Mein ganz persönlicher Jakobsweg: #berndscamino

Paradiesportal am Paderborner Dom. Wo im Mittelalter Pilger übernachteten.

Zu Fuß von Berlin nach Santiago de Compostela? Das geht nur gemogelt. Und so begann ich 2016 nur mit vielen Unterbrechungen meinen langen Weg nach Westen. Für mich ist es inzwischen eine große über 3.500 Kilometer lange horizontale Probegrabung quer durch Europa.
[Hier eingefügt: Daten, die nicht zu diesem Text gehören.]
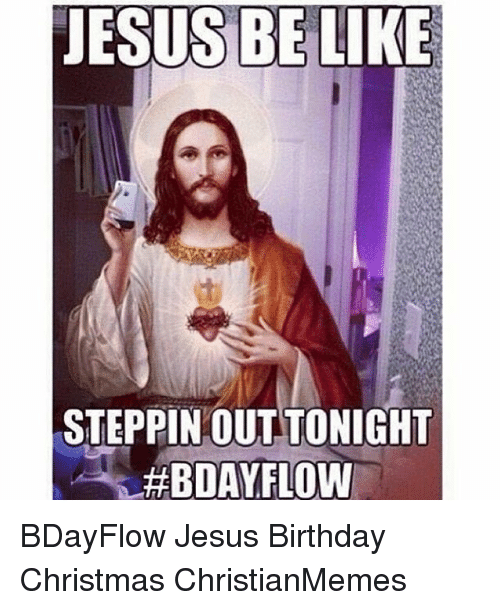 Christian Christmas Memes.Jesus Be Like Steppin Out Tonight Bday Flow Bdayflow Jesus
Vermeintliche und historische Pilgerwege sind „nur“ ein Anker für meinen Selbstversuch, Kultur-/Landschaften, fremden Menschen, mir selbst zu begegnen und mich Gott natürlich anzunähern.

Dies ist meine Übersicht über meinen gesamten Weg von Berlin bis Toulouse (2025).

Mein Camino begann in Berlin – zwischen märkischen Wäldern, Seen und weiten Ebenen. Von dort führte er mich über mitteldeutsche Industrieregionen und alte Handelsstädte bis ins Rheinland. Hier verdichtete sich die Geschichte: römisches Erbe, katholische Traditionen, Reichsstädte und die Spuren von Krieg und Wiederaufbau. Am Rhein selbst wird sichtbar, wie Europa seit Jahrhunderten verflochten ist. Über das Grenzland von Luxemburg und Lothringen – geprägt von Kriegen, Versöhnung und der europäischen Idee Robert Schumans – öffnete sich der Weg nach Frankreich hinein. Im Aveyron tauchte ich ein in die Welt der alten Bastiden, Bergbauorte und Ruinenlandschaften. Caselles, Kirchen und Gassen erzählten von Jahrhunderten des Glaubens, der Kämpfe und des Alltags. Weiter südlich folgte die Weinregion Gaillac, wo sich die Landschaft weitete, das Licht heller wurde und die Wärme des Südens spürbar wurde. Schließlich erreichte ich Toulouse, die „ville rose“ – eine Stadt voller Geschichte, Kultur und moderner Energie. Ich bin nun in Toulouse angekommen. Hier endet mein Camino für dieses Jahr – ein Weg, der mich durch so viele verschiedene Landschaften und Geschichten geführt hat, voller Begegnungen, Gastfreundschaft und neuer Perspektiven.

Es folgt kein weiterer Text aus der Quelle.